Lojas às escuras, hipermercado aberto graças aos geradores, filas nas caixas de supermercado e muitas incertezas é como se transformou, em Creixomil, no concelho de Guimarães, uma “segunda-feira normal num ensaio para o fim do mundo”.
João e Deolinda Ferreira já planeavam fazer compras hoje, mas o apagão que surpreendeu a Península Ibérica ao final da manhã precipitou-os para o hipermercado mais cedo e, em vez de um, encheram dois carrinhos.
“É para nós e para os filhos e netos se precisarem. Mas, não exagerámos, só uns cereais e bolachinhas de que eles gostam, muita água e coisitas que não se estragam porque se isto se prolongar”, disse à Lusa o casal de 65 e 67 anos, reformados, enquanto se preparam para levar “de empurrão” os carrinhos pelo tapete rolante que terá deixado de funcionar pelas 11:30.

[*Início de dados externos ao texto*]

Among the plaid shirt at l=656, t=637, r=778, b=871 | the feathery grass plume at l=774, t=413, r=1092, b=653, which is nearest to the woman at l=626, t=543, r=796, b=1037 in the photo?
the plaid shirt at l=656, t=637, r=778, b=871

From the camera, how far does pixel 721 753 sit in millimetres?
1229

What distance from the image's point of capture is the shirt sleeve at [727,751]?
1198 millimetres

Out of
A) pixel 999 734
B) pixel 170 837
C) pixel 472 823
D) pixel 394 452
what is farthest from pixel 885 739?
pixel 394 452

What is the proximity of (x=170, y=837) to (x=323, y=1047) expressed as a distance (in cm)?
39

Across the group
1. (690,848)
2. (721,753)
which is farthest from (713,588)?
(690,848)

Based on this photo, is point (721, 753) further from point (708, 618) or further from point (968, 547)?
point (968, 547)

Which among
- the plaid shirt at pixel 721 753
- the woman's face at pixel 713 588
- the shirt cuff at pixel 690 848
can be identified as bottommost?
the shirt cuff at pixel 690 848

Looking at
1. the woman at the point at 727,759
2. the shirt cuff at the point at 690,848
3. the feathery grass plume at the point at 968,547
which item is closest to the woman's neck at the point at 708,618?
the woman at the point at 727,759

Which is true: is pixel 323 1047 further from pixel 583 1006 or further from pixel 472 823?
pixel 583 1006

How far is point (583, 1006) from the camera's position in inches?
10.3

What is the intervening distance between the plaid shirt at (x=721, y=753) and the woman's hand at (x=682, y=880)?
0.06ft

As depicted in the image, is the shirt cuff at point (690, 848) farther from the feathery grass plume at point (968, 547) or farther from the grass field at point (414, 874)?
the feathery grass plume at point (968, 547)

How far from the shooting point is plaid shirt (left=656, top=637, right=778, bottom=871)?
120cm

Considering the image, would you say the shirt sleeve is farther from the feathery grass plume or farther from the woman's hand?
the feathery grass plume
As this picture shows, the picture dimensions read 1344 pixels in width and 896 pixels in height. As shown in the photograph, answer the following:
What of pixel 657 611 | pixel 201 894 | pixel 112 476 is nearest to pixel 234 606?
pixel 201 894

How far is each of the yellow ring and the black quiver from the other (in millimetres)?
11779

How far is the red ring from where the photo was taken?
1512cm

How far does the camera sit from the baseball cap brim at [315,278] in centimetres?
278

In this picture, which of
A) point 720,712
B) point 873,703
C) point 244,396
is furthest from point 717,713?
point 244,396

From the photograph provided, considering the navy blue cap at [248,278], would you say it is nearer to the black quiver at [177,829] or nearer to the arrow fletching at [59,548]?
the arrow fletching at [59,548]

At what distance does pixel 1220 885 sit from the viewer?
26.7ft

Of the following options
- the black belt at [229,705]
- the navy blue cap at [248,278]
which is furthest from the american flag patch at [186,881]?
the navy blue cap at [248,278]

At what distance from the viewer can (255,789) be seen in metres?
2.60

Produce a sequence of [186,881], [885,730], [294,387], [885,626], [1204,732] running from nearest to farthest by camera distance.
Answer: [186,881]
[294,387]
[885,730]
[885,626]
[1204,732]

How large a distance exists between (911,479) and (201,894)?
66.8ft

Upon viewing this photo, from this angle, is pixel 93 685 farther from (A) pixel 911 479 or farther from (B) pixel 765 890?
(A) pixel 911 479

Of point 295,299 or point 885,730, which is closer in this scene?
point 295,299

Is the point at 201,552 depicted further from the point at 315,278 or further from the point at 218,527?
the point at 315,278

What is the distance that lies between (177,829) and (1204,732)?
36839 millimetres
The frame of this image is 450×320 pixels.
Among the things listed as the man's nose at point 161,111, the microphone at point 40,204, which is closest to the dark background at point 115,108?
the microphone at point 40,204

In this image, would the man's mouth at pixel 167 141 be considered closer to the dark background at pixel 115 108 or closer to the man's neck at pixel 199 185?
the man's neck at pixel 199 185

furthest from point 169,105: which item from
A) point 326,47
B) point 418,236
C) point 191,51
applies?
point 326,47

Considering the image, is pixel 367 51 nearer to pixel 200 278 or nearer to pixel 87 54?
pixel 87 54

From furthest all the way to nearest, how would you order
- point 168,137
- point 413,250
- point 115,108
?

Pagaram com cartão porque, “enquanto der”, querem “poupar o dinheiro vivo”.
“É um ensaio para o fim do mundo”, disse Deolinda, corrigida pelo marido: “é nada, com os ataques e guerras de hoje, isto é uma segunda-feira normal”.
No Guimarães Shopping as lojas estão fechadas – ou a fechar à medida que os portões elétricos obedecem à força dos funcionários – e só há luzes de presença a indicar o caminho para o hipermercado, onde os geradores mantêm o aspeto de normalidade.
Há mais filas nas caixas do que o normal, segundo um segurança que não se quis identificar.
“Muitos miúdos que vieram das escolas e estão à espera dos pais e malta a comprar conservas e pão”, descreveu.
No piso de cima, que por uma ponte pedonal tem acesso ao outro lado onde está o Hospital Senhora da Oliveira, muitos lamentos.
Maria da Conceição Ferreira, 64 anos, ia a uma consulta de ortopedia, mas foi mandada embora.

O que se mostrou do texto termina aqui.